──────── Extrait choisi ────────

THE_BLACK_NOODLE_PROJECT___Divided_We_Fall.jpg

Bienheureux de retrouver un nouvel opus de The Black Noodle Project.

Le tandem de compositeur Jérémie Grima (guitares, claviers et chant) et Sébastien Bourdeux (guitares) a réalisé avec ce nouvel opus un spatial post-progressif à décrocher le satellite Lunaire. Leur précédent « Ghosts & Memories » datant de 2013 m’avait déjà bien arrimé dans ses douceurs rêveuses, depuis, le line up a changé et c'est avec l'aide notoire de Tommy Rizzitelli (batterie) et Frédéric Motte (basse) que The Black Noodle Project a pu lancer sa comète sonique dans la voie lactée des mélomanes amoureux des univers célestes.

« Divided We Fall » poursuit cette même quête d’absolue contemplation inhérente à leur musicalité rêveuse.

Caractéristique fondamentale à l'ensemble de leurs songes, la guitare est une nécessité directrice à l’envol planant du groupe. Les plages synthétiques se consacrent elles, à faire immerger les atmosphères, permettant de déployer par la suite un thème précipitant des variations mélodiques vers cet envol mélodieux et divin que la guitare témoigne. Délicatesse et volupté mélancolique se joignent à l’écrin de douceur et y confortent une mansuétude musicale. La plupart des titres restent instrumentaux et tous cajolent les oreilles. La nouveauté réside dans le chant, beaucoup plus présent. Ce qui engendre à la place des sensations instrumentales avec lesquelles nous puisâmes dans notre fort intérieur la capacité rêveuse, une direction, puisque les mots en donnent le chemin. Quant à la partie vocale, on en sent la fragilité, et ceci apporte aux mots une sensation de vulnérabilité, avec un point de vérité symptomatique de la tendresse musicale.

Si le floyd n’est jamais loin des terres brumeuses et éthérées de The Black Noodle Project, l’on peut aisément projeter toutes sortes de référence cinématographique quand on sait la passion que témoigne Jérémie pour la musique de film (des fragments de dialogues se font entendre par ailleurs…). Tout comme la musicalité aérienne avec des groupes comme Monkey3, Alcest, le rock prog douceâtre faisant émerger cette mer de quiétude propre à l’évanescence sensitive.

La précision de chaque note file le tournis, ça te touche en profondeur, tu sens une élévation, quelque chose de doux et de flottant dans cette musique, est ce un soulagement ? Du réconfort ? De l'enchantement ? Une protection comme un talisman musical ? Ce qui est certain c'est cette béatitude sereine à la fin de l'écoute.

Pour ce sixième opus les planètes de la composition se sont alignées, au lieu de plaquer des strates de mélodies et de sons en progheadbanger, le groupe a mélangé ses titres avec de la poussière d'étoiles filantes, par laquelle ce rock-atmosphérique tient à un ensemble de Porcupine Tree/Anathema/Riverside, mais et surtout il est et demeure pas moins qu’un nouveau voyage reposant dans l’alcôve vaporeuse d’un groupe passionné par l’alchimie du rêve, lui apposant une forme d'immensité.

──────── Matériel fourni ────────

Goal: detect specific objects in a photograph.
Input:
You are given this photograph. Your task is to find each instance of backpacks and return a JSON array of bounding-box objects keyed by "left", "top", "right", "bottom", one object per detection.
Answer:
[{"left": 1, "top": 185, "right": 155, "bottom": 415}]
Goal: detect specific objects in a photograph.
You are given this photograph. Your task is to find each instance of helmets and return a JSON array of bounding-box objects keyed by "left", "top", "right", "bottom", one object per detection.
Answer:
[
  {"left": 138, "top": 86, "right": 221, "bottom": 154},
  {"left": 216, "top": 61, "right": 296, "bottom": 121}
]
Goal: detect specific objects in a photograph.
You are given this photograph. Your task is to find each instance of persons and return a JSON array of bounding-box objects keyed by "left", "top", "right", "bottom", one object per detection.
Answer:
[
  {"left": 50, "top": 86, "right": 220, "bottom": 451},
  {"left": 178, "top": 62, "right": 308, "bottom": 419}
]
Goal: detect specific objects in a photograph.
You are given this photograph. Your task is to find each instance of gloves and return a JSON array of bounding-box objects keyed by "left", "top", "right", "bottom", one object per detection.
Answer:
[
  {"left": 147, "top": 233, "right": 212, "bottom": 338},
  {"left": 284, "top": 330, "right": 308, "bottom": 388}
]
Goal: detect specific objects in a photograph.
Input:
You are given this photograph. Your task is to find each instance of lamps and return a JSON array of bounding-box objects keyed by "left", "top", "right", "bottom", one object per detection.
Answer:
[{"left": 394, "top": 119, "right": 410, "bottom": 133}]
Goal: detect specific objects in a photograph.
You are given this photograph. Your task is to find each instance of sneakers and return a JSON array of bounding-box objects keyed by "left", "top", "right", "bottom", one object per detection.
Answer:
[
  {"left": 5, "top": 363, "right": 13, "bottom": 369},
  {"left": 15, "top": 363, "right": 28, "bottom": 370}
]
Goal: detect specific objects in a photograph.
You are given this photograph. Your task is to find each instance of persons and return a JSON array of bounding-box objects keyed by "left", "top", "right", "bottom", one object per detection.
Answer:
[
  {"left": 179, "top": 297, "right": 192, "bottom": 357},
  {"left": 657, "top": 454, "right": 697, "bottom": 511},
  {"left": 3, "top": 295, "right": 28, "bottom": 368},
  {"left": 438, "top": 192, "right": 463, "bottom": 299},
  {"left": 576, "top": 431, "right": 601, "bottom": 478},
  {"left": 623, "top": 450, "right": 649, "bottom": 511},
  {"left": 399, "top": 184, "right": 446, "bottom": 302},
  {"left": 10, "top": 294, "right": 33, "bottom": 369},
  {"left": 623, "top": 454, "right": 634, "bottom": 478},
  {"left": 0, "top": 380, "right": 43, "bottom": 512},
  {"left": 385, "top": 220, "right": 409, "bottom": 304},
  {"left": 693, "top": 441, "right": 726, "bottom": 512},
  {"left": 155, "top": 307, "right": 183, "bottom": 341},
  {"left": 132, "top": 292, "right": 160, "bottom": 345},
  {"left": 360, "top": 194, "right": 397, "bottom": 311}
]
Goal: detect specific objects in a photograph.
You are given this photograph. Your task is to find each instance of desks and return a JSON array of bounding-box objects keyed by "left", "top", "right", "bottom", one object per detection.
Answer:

────────

### [Tâche assignée 1]
Selon la chronique sur The Black Noodle Project, de quelle année date l'album précédent « Ghosts & Memories » ?
### [Tâche assignée 2]
Recopiez le passage de la chronique sur The Black Noodle Project qui va de « Bienheureux de retrouver » jusqu'à « leur musicalité rêveuse. ».
Le matériel fourni ne joue aucun rôle ici.

### [Résultat 1]
Il date de 2013.

### [Résultat 2]
Bienheureux de retrouver un nouvel opus de The Black Noodle Project.

Le tandem de compositeur Jérémie Grima (guitares, claviers et chant) et Sébastien Bourdeux (guitares) a réalisé avec ce nouvel opus un spatial post-progressif à décrocher le satellite Lunaire. Leur précédent « Ghosts & Memories » datant de 2013 m’avait déjà bien arrimé dans ses douceurs rêveuses, depuis, le line up a changé et c'est avec l'aide notoire de Tommy Rizzitelli (batterie) et Frédéric Motte (basse) que The Black Noodle Project a pu lancer sa comète sonique dans la voie lactée des mélomanes amoureux des univers célestes.

« Divided We Fall » poursuit cette même quête d’absolue contemplation inhérente à leur musicalité rêveuse.